From this certificate I found that Gustav’s full name is Gustav Waldemar Karl Alexander Peters. He was born on 11 December 1860 at Alt-Ruppin. His father was Karl Peters and his mother was Auguste Peters née Grust. Agnes Helene Louise Stern was born 31 August 1861 at Prenzlau. She was the daughter of Christoph Ludwig Friedrich Stern and Charlotte Juliette Stern née Schmoll.

Alt Ruppin  is at the north of the Ruppiner See and is now part of Neuruppin, which is on the western shore of the lake. Neuruppin, 60 km north-west of Berlin, is the administrative seat of the Ostprignitz-Ruppin district in Brandenburg.

Prenzlau is 95 km north-west of Neuruppin and 105 km north of Berlin. Prenzlau is the administrative seat of the Uckermark District in Brandenburg state.

In 1904 Gustav Peters died in Berlin.

Peters Gustave 1904 death

Name Gustav Waldemar Alexander Karl Peters Age 43 Birth Date 1861 Death Date 25/März/1904 Death Place Berlin Berlin Deutschland Civil Registration Office Berlin IX Certificate Number 542 from Berlin, Germany, deaths, 1874-1920

From the certificate I can confirm he was born in Alt Ruppin and married to Agnes Stern. I am sure there other interesting details on the certificate but I need to spend more time deciphering.

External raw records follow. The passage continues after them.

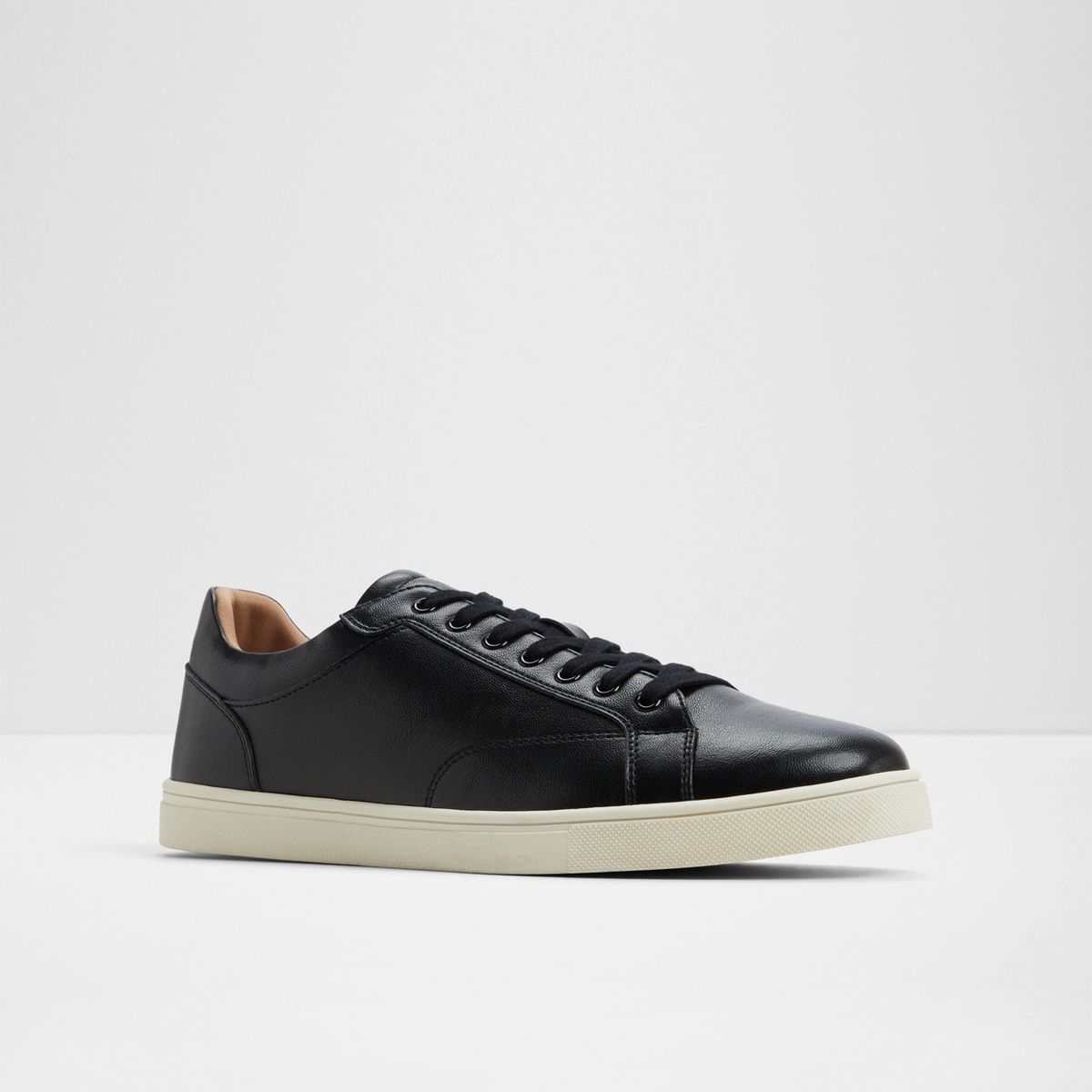 ALDO - Poker Zapatilla Urbana Hombre Negro Aldo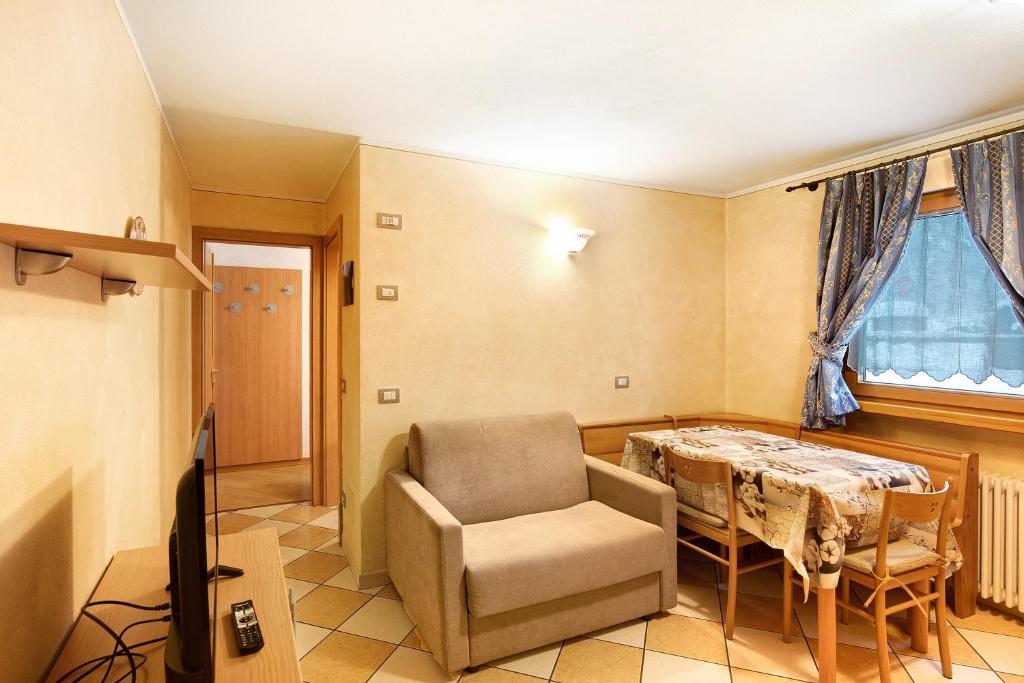 Appartamento Cima Cavalli - 5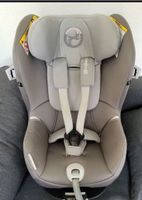 Cybex SIRONA M2 i-SIZE mit der ISO-Fix-Basistation Cybex BASE M Niedersachsen - Braunschweig Vorschau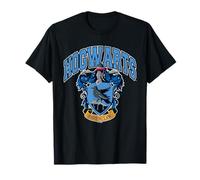 Harry Potter Hogwarts Ravenclaw T-Shirt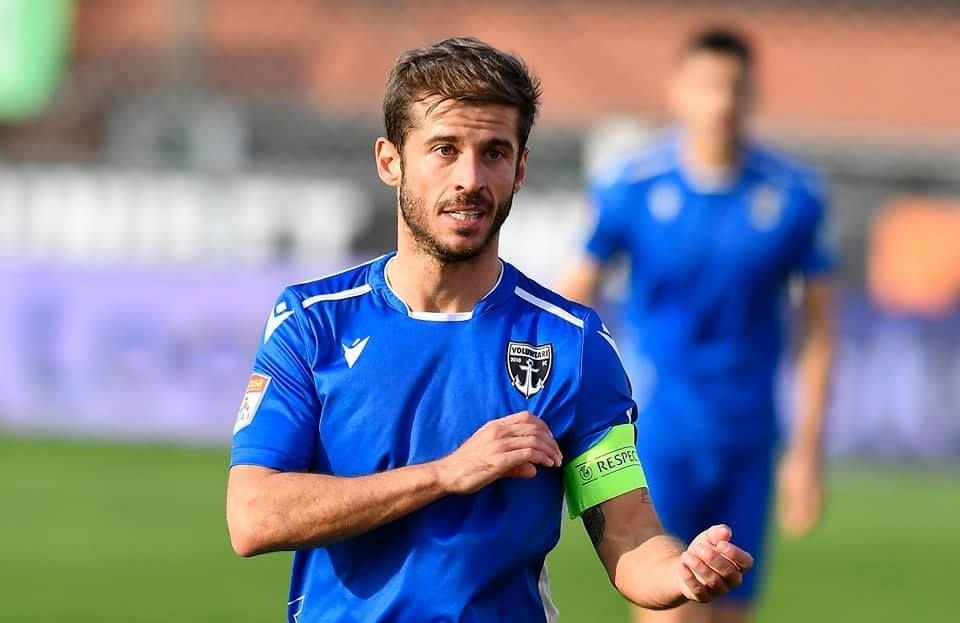 Dinamo vrea sa aduca un alt jucator spaniol!&nbsp;Acesta a mai fost dorit de Contra in urma cu jumatate de an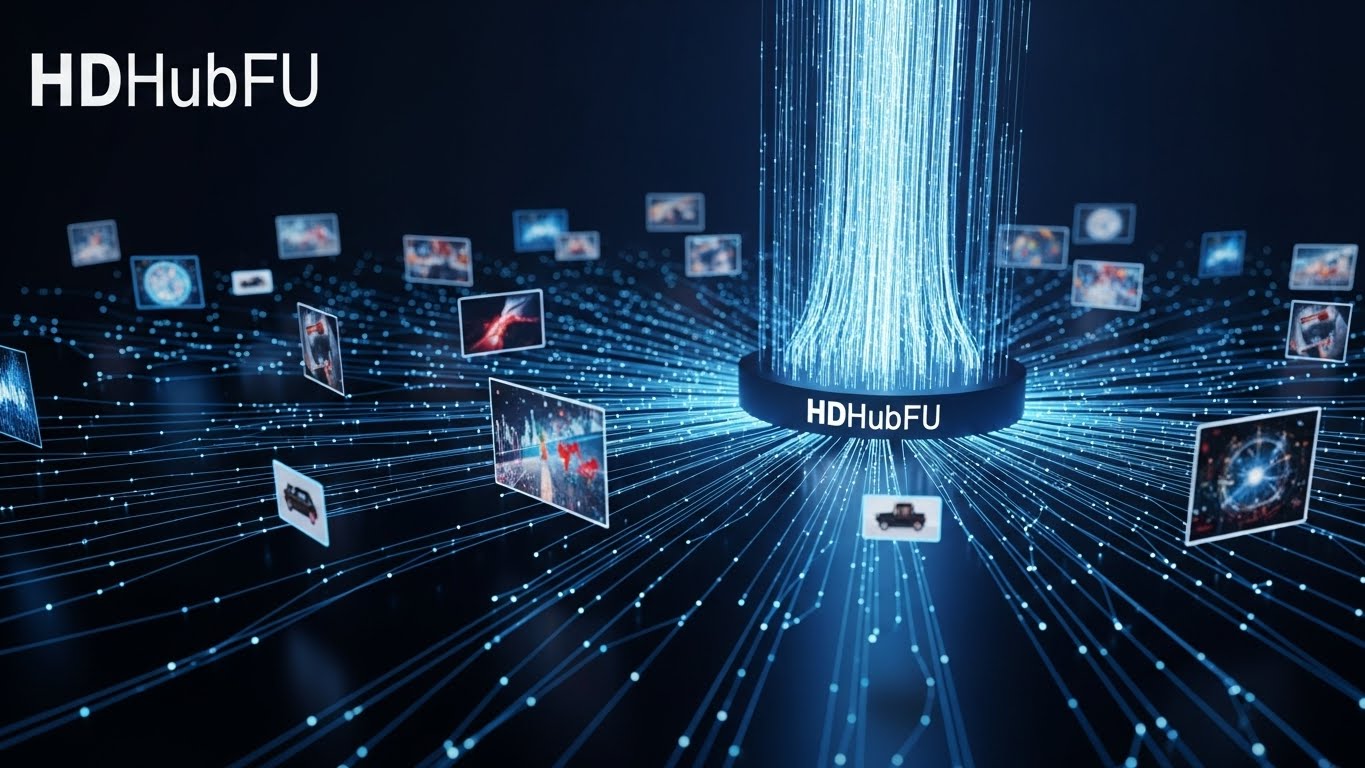 HDHubFU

In 1945 Gustav’s sister, Charlotte Minna Auguste Paasch née Peters (1869-1945) died in Hamburg. Her death certificate is easier to read.

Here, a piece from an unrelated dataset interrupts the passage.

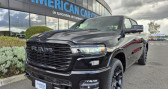 Annonce Dodge Ram occasion Essence 1500 CREW LARAMIE SPORT NIGHT EDITION AIR RAMBOX HAYON MULTI � Le Coudray-montceaux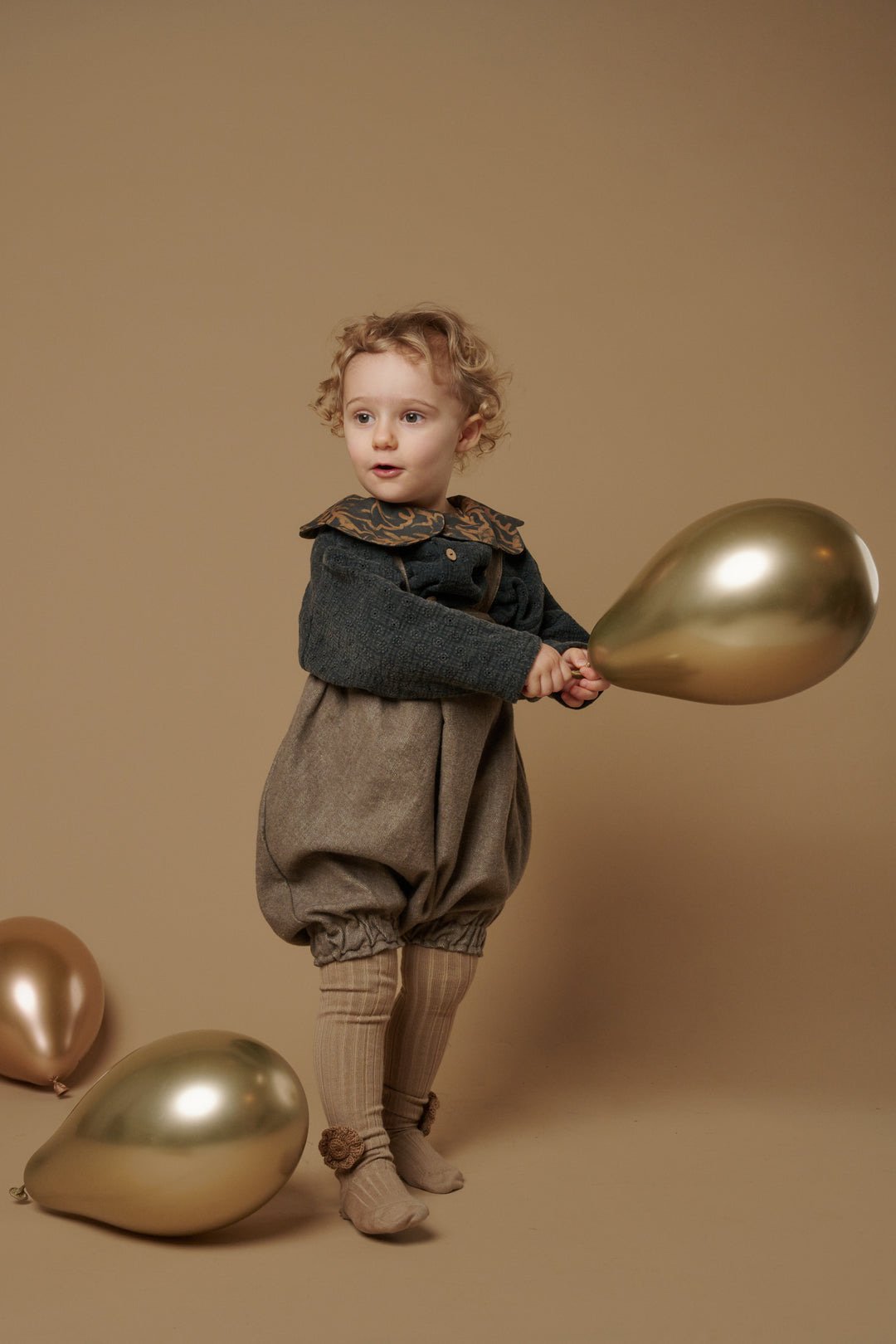 HELLO LUPO - Kumo Shirt | UANDEL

Paasch nee Peters Charlotte 1945 death

Name Charlotte Minna Auguste Paasch Age 75 Birth Date 15/Mai/1869 Death Date 24/März/1945 Civil Registration Office Hamburg-Winterhude Father Karl Peters Mother Auguste Grust Certificate Number 233 Reference Number 332-5_9955 from Hamburg, Germany, deaths 1874-1950 from ancestry.com

 

Type-written certificates of course are easier to read. This sort of vocabulary helps:

  • ohne Beruf = without profession
  • verstorben = deceased
  • Schuhmachermeister = master shoemaker
  • Lehrer in Ruhestand = retired teacher
  • Eheschließung = wedding

I am very grateful to the people on Ancestry.com who supplied and indexed the certificates I have been  using. I would have achieved much less without their help.